→ **PASSAGE GIVEN**

▼

Recently I had an idea that if you correctly scale hyperparameters, there shouldn't be any real
difference between training with different batch sizes. The results should even be better
with a smaller batch size. An analogous experiment would be say smoothing and numerically
integrating a function. Say we need the smoothing because we can do that cheaply but sampling
the function is expensive. When we increase sampling frequency from every 32 steps to every 4
steps, we can't keep multiplying the sample value by 32 - similarly we should also scale down
the learning rate.
Experimental setup
For all the experiments I have been using
imagenette
with the
20 epoch top result,
at the time I started working on the project (there is a different top result now).
At the beginning I experimented with scaling all the optimizer hyperparameters - learning rate,
momentum, squared momentum and weight decay. I didn't scale epsilon, that hopefully shouldn't
make too much difference. Later I also tried scaling batch norm momentum.
For scaling the parameters, a linear scaling factor would be CURRENT_BATCH_SIZE / ORIGINAL_BATCH_SIZE.
Lr and wd would be directly multiplied by it, with momentum the time constant (i.e. 1 / ln(mom))
would be directly divided (giving a higher momentum for lower batch size). I also tried scaling
factors offset by 1/4, 1/2, 2, 4 to see if the scaling might be non linear.
Results
Sadly when I ran all the experiments it didn't go exactly as predicted. Interpreting the results
was also slightly complicated by the baseline not being the optimal training strategy, even if
I account for random errors.
The most important turned out to be scaling learning rate, though
at a slightly slower rate than the batch size is scaled.
Weight decay was useful to increase when batch size was large, but decreasing it
wasn't with small batch size wasn't good.
Scaling squared momentum didn't seem to really have any effect, scaling momentum seemed
to make it sligly worse, but that is somewhat within error.
Scaling batch norm momentum made it slightly worse

▲

→ **RECORDS SUPPLIED**
▼

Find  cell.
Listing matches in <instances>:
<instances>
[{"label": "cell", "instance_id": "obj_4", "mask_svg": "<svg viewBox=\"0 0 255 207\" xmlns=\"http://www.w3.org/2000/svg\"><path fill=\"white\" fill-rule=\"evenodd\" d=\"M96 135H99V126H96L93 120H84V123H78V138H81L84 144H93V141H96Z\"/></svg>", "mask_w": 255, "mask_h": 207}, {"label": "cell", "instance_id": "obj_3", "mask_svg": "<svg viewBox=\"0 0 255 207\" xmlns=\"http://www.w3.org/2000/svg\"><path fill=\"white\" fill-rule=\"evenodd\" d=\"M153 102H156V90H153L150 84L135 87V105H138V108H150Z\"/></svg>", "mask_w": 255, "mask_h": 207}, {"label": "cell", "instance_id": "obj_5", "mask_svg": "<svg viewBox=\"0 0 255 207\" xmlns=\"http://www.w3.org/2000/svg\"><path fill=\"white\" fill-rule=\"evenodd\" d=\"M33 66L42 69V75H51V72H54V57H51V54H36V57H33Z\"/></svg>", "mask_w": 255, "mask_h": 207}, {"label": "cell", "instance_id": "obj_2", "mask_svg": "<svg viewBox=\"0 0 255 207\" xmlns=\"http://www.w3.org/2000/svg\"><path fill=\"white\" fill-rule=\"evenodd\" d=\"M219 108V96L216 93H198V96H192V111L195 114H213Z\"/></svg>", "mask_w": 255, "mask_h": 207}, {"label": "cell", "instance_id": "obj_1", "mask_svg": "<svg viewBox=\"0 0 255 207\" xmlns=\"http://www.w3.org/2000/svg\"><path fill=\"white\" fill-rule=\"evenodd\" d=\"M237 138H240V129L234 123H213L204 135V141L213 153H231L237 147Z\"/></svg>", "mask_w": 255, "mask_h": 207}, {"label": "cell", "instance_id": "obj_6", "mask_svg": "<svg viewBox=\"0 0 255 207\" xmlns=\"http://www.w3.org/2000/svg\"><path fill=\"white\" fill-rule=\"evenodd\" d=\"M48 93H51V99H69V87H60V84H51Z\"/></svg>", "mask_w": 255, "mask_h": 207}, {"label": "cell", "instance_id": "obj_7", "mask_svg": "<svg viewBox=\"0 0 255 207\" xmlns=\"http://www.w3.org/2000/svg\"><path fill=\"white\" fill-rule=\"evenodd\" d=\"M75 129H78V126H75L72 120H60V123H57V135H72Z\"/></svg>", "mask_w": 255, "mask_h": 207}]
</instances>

▲

→ **YOUR TASKS**
1. According to the batch size post, which hyperparameter turned out to be the most important to scale?
2. Reproduce the batch size post from "At the beginning" up to and including "for random errors.".
3. Name every optimizer hyperparameter that the batch size post says was scaled at the beginning of the experiments.

→ **RESULTS OF THE EXERCISE**
1. The learning rate, scaled at a slightly slower rate than the batch size.

2.
At the beginning I experimented with scaling all the optimizer hyperparameters - learning rate,
momentum, squared momentum and weight decay. I didn't scale epsilon, that hopefully shouldn't
make too much difference. Later I also tried scaling batch norm momentum.
For scaling the parameters, a linear scaling factor would be CURRENT_BATCH_SIZE / ORIGINAL_BATCH_SIZE.
Lr and wd would be directly multiplied by it, with momentum the time constant (i.e. 1 / ln(mom))
would be directly divided (giving a higher momentum for lower batch size). I also tried scaling
factors offset by 1/4, 1/2, 2, 4 to see if the scaling might be non linear.
Results
Sadly when I ran all the experiments it didn't go exactly as predicted. Interpreting the results
was also slightly complicated by the baseline not being the optimal training strategy, even if
I account for random errors.

3. Learning rate, momentum, squared momentum, weight decay